The power sector paradox is becoming increasingly visible. The capacity payments against newer power plants are growing disproportionately due to large number of new plants coming online along with currency depreciation, as almost all the payments are pegged to dollar. To recover that growing cost, power tariffs had to increase. Then in the second round, consumption dipped and bills recovery fell due to a sharp increase in tariffs. This made the case for another round of tariff increase. And the process is on repeat…
This is not some arbitrary theory. It’s a reality of the Pakistan’s power sector, even though the marginal cost of the power generation has significantly come down due to newer plants. The power base tariffs on average increased by Rs8/unit last year due to passing on both growth and legacy cost to the consumers while rest of the difference was budgeted. However, sources reveal that despite all these measures, there is perhaps another increase of Rs400-450 billion in the circular debt. And that along with growing capacity payments, calls for another round of tariff increase.
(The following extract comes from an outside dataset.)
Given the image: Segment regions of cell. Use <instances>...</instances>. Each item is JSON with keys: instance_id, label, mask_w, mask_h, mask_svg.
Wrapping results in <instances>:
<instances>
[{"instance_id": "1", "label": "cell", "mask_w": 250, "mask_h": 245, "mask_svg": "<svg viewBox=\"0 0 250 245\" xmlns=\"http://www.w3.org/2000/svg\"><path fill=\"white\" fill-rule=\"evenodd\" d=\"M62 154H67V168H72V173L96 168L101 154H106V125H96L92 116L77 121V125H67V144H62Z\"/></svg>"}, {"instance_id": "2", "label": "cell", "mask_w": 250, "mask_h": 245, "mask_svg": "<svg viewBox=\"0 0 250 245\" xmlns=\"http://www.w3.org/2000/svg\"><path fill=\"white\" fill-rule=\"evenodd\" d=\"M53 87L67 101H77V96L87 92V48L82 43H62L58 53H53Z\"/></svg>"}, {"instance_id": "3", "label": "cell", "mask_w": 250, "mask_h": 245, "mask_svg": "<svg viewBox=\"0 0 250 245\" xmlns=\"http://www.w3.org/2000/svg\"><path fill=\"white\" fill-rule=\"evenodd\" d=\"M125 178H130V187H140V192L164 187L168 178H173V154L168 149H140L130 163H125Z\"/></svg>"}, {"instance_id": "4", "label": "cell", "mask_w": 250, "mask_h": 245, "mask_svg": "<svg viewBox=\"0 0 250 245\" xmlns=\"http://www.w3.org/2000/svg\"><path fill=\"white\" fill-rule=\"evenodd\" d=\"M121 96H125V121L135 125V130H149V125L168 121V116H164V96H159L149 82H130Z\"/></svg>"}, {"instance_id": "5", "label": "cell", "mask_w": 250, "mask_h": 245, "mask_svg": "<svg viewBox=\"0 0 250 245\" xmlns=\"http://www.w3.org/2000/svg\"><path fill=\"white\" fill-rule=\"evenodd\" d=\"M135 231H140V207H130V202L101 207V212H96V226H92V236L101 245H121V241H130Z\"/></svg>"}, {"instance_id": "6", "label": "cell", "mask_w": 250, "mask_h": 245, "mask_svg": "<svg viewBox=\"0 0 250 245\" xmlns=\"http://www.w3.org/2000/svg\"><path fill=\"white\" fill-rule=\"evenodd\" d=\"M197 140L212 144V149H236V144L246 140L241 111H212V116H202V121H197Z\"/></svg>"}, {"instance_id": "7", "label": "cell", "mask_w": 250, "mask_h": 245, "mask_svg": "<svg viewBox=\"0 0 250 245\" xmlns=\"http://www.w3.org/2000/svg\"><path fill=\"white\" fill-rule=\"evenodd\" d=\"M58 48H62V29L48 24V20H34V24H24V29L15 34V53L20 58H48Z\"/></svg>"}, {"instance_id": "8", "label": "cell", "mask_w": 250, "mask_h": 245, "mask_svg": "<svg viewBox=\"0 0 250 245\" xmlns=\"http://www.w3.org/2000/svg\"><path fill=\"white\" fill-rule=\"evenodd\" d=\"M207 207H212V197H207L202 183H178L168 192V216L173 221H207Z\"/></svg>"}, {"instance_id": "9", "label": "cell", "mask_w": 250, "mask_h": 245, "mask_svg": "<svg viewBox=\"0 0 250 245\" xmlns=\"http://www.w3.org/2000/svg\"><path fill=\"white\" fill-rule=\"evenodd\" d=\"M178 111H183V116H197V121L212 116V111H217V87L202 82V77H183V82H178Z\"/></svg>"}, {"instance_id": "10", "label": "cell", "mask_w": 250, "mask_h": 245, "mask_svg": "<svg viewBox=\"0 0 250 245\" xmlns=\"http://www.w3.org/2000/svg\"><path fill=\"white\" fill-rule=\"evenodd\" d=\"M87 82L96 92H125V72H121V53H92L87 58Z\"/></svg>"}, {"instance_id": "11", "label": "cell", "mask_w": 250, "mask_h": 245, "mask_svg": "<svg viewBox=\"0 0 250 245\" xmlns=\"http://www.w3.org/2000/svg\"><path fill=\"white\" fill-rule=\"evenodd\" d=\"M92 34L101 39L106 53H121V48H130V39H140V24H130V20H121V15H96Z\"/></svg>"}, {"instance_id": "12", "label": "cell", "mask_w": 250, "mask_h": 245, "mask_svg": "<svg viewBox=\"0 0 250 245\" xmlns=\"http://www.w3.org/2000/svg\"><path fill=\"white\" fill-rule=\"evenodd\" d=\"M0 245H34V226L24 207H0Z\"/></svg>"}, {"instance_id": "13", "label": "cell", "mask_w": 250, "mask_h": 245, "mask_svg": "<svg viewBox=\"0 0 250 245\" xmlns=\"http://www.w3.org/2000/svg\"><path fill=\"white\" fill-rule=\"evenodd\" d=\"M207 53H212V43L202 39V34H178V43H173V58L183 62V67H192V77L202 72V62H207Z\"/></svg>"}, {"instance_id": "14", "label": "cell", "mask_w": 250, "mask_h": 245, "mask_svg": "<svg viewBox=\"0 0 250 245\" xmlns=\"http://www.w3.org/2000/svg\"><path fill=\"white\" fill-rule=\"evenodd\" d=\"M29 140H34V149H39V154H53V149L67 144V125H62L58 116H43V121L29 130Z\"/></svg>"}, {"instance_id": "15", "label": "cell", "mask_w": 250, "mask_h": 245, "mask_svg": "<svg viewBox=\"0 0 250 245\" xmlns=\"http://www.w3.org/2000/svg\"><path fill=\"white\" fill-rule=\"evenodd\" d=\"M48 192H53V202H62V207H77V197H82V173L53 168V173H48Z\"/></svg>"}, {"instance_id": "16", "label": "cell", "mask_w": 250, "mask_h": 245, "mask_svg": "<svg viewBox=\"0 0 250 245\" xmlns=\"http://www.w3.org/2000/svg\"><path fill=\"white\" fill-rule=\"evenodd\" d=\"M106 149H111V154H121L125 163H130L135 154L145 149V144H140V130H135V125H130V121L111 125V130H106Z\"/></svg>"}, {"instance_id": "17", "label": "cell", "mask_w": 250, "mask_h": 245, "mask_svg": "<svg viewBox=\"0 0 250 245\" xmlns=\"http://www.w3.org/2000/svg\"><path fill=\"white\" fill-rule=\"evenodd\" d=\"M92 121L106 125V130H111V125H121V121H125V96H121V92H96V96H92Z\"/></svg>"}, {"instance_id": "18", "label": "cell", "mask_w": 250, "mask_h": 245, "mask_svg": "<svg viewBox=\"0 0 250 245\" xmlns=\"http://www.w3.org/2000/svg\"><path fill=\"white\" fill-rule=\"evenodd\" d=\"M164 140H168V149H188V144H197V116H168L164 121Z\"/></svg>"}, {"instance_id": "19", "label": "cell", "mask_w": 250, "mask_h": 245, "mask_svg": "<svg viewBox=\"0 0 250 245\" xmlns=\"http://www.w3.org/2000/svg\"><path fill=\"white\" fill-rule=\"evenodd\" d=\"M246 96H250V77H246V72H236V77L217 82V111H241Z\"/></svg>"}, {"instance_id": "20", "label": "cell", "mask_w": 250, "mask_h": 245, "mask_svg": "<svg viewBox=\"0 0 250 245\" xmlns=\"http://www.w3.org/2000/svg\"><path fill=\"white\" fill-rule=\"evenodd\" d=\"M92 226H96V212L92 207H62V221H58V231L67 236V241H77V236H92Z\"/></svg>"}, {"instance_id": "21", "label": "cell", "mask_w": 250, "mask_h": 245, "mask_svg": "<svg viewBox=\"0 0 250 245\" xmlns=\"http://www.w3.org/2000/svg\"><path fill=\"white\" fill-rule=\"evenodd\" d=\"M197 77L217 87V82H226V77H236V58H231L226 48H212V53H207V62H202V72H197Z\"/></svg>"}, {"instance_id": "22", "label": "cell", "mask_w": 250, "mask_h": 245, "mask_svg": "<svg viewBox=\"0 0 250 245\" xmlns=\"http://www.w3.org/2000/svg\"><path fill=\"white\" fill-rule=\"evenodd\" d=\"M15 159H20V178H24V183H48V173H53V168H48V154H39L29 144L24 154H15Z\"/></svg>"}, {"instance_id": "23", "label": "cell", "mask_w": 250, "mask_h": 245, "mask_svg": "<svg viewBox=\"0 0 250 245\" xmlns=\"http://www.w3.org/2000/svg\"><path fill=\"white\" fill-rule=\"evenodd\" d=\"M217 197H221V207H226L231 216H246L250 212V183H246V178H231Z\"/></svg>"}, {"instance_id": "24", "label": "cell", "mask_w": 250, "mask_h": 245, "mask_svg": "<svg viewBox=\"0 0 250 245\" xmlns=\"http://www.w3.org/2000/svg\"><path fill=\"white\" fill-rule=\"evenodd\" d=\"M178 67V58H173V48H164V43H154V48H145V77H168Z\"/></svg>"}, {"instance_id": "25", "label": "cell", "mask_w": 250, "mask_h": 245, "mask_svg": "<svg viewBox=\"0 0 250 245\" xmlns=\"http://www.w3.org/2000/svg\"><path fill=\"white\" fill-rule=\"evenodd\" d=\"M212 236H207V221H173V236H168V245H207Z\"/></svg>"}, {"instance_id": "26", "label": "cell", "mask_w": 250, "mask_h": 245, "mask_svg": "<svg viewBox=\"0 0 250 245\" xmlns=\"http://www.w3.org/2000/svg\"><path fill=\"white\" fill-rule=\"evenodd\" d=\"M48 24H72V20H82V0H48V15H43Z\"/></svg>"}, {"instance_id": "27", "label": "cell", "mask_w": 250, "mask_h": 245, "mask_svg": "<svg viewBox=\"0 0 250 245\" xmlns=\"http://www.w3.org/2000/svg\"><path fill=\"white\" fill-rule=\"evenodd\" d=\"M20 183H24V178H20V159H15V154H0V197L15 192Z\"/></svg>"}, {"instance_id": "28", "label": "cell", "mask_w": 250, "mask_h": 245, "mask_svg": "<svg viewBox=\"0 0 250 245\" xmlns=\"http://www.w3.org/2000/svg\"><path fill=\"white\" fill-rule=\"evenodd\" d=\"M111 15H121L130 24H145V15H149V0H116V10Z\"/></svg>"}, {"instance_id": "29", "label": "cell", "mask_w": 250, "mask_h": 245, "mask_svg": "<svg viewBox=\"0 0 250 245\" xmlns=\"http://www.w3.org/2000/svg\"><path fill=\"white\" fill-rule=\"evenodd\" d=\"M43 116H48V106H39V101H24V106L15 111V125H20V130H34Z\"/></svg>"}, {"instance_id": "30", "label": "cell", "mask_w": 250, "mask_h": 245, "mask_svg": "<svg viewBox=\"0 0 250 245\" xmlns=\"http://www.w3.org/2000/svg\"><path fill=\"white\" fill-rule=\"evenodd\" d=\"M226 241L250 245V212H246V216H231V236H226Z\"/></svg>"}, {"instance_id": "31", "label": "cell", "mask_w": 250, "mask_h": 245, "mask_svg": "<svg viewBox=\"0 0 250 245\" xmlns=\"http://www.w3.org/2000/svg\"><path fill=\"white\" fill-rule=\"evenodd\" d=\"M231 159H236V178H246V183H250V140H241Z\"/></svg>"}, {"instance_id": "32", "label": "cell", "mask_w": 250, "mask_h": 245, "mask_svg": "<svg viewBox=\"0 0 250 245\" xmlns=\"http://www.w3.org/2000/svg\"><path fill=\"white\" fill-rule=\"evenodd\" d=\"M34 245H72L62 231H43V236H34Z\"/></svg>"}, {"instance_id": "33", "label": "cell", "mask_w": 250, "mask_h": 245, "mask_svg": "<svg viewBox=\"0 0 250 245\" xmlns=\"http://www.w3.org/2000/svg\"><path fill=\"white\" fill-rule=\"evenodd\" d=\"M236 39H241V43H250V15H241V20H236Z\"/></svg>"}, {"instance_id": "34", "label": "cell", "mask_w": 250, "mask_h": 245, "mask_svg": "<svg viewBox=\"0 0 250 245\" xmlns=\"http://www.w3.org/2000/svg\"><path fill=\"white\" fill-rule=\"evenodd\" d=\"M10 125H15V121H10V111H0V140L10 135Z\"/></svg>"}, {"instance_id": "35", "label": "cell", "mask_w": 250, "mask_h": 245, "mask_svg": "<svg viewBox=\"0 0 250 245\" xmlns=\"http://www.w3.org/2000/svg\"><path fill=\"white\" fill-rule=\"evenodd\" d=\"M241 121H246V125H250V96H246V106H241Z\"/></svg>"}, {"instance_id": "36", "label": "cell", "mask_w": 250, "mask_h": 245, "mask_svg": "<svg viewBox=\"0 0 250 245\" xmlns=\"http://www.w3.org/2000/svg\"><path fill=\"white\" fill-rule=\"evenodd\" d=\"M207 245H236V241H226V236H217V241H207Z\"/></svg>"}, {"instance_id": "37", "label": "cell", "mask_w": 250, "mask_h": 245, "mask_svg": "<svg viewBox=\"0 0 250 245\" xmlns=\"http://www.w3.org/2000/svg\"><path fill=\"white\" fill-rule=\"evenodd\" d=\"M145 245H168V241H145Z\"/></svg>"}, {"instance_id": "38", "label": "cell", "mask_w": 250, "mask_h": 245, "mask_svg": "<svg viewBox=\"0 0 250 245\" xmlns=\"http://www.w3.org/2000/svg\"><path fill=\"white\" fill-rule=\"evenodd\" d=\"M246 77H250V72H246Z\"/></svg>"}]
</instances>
This is a circular problem- especially, when the consumption is falling on the grid, as those who can afford, in residential and commercial segments, are moving to alternate sources such as solar; while those who cannot afford, are either reducing the consumption or not paying the bills on time. This is evident from the macro numbers where the power dispatch is down by 10 percent in 11MFY23.
Then there is a study conducted by IPS in May 2023 to understand the relationship between the increase in electricity tariff and reported consumption of electricity. There were 1,180 respondents comprising of 1,000 households from top ten cities, as well as over 140 business owners across the spectrum. More than 50 percent of respondents say that there is a moderate increase (5-20%) in the electricity bills, while around 30 percent say that there is significant increase (higher than 25%), and around 15 percent didn’t have any change in bills. Households are spending more of the monthly budget on electricity bills – households are spending almost 25 percent of their income on electricity bills while shopkeepers are spending 22 percent of their income on power.
These numbers demonstrate a substantial financial burden imposed by electricity bills on individuals and businesses. High electricity prices can strain household budgets, limit disposable income for other essential needs, and impact the profitability of small businesses. These findings underscore the importance of ensuring affordable electricity tariffs and implementing measures to improve energy efficiency and conservation to alleviate the financial pressure on households and businesses.
Apart from these financial pressures on households, there is a strain on the system as well. Consumer behavior is changing as well. The survey reveals that 35 percent of respondents have claimed to have extensively reduced their consumption while 33 percent reported a slight reduction in consumption. The results imply that the higher the reported increase, greater the likelihood of respondents implementing more significant measures to reduce their electricity consumption.
This suggests that the financial burden imposed by higher electricity bills has motivated consumers to adopt energy-saving practices and make conscious efforts to reduce their electricity usage. 17 percent of respondents had installed solar energy systems, and almost half of the respondents showed interest in installing solar energy systems to make use of renewable energy; but are having capital constraint in installing solar solutions.
Interestingly, Females demonstrated higher levels of concern and were more likely to have extensively reduced their electricity usage compared to males. And the larger the family, higher levels of reduction in electricity usage.
And the thorny issue is that the reduction in electricity consumption did not result in a decrease in their monthly electricity bills. Around one fourth of respondents preferred paying their bills in installments over the past year. At least one disco, K-electric, is having recovery camps to address people’s diminishing ability to pay.
The problem is not going anywhere for the power generators and suppliers. The issues are not being highlighted by many discos whereas K-electric is one exception where being public listed company; it is providing some clarity on recovery challenges on quarterly basis. However, overall country’s recovery position is to be cleared once NEPRA publishes its state of the industry report in September.
The real time position is missing. However, both macro numbers and the IPS survey suggest that the situation is grim, and it is likely to continue like this in the coming year.